SET EXERCISE:
Copy out the stretch of lines from the one containing "In the scene" through the one containing "513, 785, 546</bbox>", keeping each line unchanged.

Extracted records
□ □ □ □
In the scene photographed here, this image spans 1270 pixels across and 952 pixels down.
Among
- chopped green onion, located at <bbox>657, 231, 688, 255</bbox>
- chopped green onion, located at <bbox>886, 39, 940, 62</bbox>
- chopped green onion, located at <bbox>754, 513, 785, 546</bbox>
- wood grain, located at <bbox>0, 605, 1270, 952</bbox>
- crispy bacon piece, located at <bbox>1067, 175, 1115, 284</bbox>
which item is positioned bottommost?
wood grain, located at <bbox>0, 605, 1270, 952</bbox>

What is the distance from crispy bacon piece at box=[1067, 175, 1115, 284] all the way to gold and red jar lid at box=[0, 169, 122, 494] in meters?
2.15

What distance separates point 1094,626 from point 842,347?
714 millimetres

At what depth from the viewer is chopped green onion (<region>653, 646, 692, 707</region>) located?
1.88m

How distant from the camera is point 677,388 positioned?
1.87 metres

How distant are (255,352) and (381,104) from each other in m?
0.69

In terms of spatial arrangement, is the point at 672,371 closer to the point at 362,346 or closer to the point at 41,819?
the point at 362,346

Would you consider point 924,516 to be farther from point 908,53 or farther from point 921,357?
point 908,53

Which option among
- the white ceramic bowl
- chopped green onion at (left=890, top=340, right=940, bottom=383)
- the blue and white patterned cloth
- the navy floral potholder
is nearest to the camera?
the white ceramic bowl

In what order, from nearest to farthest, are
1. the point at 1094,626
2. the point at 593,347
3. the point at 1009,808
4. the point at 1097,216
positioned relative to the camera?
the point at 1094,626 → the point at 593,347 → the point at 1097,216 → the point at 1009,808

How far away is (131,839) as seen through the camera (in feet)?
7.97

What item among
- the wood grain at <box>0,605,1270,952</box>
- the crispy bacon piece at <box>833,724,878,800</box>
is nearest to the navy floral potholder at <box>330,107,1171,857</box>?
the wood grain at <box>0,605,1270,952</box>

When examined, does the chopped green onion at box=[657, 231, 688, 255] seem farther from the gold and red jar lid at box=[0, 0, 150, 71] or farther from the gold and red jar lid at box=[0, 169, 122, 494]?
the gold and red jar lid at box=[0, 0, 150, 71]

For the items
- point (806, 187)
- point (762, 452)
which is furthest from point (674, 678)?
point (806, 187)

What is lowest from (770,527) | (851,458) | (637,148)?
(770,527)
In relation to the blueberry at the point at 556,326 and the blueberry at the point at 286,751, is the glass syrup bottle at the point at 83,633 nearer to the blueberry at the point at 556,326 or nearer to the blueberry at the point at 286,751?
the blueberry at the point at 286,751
□ □ □ □
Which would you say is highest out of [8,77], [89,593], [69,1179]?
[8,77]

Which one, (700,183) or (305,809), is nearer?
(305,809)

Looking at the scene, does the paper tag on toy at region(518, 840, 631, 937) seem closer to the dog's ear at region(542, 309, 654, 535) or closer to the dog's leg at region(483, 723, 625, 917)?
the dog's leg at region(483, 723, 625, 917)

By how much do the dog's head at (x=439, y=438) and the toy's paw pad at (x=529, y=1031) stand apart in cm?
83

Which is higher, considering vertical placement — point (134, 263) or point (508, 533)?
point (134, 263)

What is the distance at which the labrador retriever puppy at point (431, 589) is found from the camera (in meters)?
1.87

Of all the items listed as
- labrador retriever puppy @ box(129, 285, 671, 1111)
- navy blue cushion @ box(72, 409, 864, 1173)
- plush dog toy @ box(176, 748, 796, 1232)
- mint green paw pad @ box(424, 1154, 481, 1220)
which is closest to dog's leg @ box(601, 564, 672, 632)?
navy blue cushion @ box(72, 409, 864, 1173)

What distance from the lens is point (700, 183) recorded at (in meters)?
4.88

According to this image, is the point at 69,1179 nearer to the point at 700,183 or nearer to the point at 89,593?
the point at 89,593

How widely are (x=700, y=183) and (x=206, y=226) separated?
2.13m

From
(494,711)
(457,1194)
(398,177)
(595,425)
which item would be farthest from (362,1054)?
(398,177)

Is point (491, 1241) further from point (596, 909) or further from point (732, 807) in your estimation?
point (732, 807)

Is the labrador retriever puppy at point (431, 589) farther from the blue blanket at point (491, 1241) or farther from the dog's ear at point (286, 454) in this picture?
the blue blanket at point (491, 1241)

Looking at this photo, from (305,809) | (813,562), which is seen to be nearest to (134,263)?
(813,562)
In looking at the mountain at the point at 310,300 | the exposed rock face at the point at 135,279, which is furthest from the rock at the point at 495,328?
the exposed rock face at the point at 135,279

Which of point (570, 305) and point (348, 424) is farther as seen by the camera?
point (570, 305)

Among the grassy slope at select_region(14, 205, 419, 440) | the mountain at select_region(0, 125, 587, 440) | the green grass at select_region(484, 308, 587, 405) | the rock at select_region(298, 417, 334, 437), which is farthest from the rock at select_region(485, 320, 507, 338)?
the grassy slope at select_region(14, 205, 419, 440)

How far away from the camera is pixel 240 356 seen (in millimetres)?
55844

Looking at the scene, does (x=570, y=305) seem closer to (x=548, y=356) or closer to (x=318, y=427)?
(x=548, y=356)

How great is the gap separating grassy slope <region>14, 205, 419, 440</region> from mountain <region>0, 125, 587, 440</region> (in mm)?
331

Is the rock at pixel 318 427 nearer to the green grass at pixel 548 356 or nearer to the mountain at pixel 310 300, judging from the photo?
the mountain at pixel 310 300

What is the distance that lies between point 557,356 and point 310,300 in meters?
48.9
□ □ □ □
THE ANSWER:
In the scene photographed here, this image spans 1270 pixels across and 952 pixels down.
Among
- chopped green onion, located at <bbox>657, 231, 688, 255</bbox>
- chopped green onion, located at <bbox>886, 39, 940, 62</bbox>
- chopped green onion, located at <bbox>754, 513, 785, 546</bbox>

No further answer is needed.